= Required action =
Although the entries hold pictures, only their words are printed back, exactly as given.

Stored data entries

═══

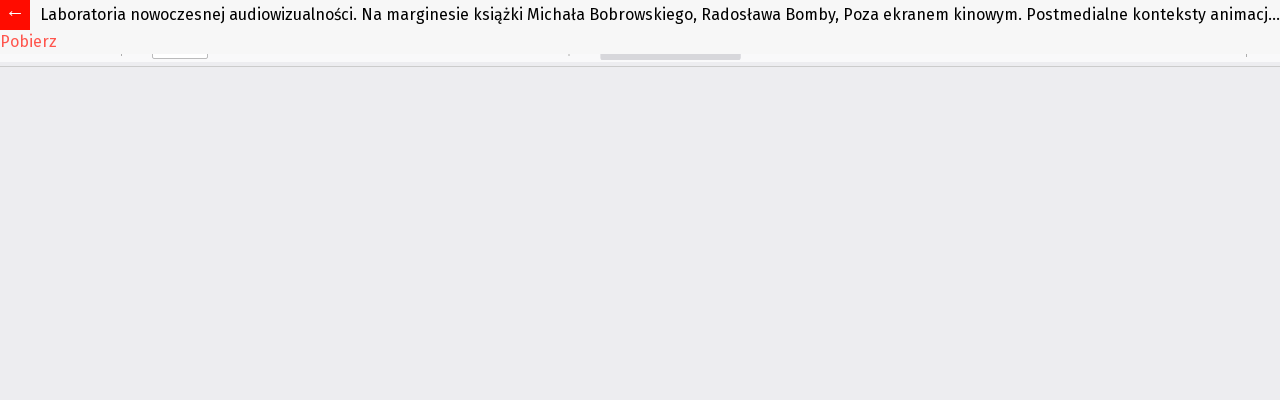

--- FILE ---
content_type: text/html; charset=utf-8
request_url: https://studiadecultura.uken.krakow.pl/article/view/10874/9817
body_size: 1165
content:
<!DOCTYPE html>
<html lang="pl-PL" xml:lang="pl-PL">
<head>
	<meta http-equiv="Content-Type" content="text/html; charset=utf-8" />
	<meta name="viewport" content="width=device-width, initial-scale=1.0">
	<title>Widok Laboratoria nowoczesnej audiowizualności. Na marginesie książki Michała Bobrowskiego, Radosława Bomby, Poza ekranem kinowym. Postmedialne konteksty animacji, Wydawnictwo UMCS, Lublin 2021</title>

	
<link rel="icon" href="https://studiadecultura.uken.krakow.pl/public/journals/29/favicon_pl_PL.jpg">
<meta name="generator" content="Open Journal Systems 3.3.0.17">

═══

= Exercise solution =
--- FILE ---
content_type: text/html; charset=utf-8
request_url: https://studiadecultura.uken.krakow.pl/article/view/10874/9817
body_size: 1165
content:
<!DOCTYPE html>
<html lang="pl-PL" xml:lang="pl-PL">
<head>
	<meta http-equiv="Content-Type" content="text/html; charset=utf-8" />
	<meta name="viewport" content="width=device-width, initial-scale=1.0">
	<title>Widok Laboratoria nowoczesnej audiowizualności. Na marginesie książki Michała Bobrowskiego, Radosława Bomby, Poza ekranem kinowym. Postmedialne konteksty animacji, Wydawnictwo UMCS, Lublin 2021</title>

	
<link rel="icon" href="https://studiadecultura.uken.krakow.pl/public/journals/29/favicon_pl_PL.jpg">
<meta name="generator" content="Open Journal Systems 3.3.0.17">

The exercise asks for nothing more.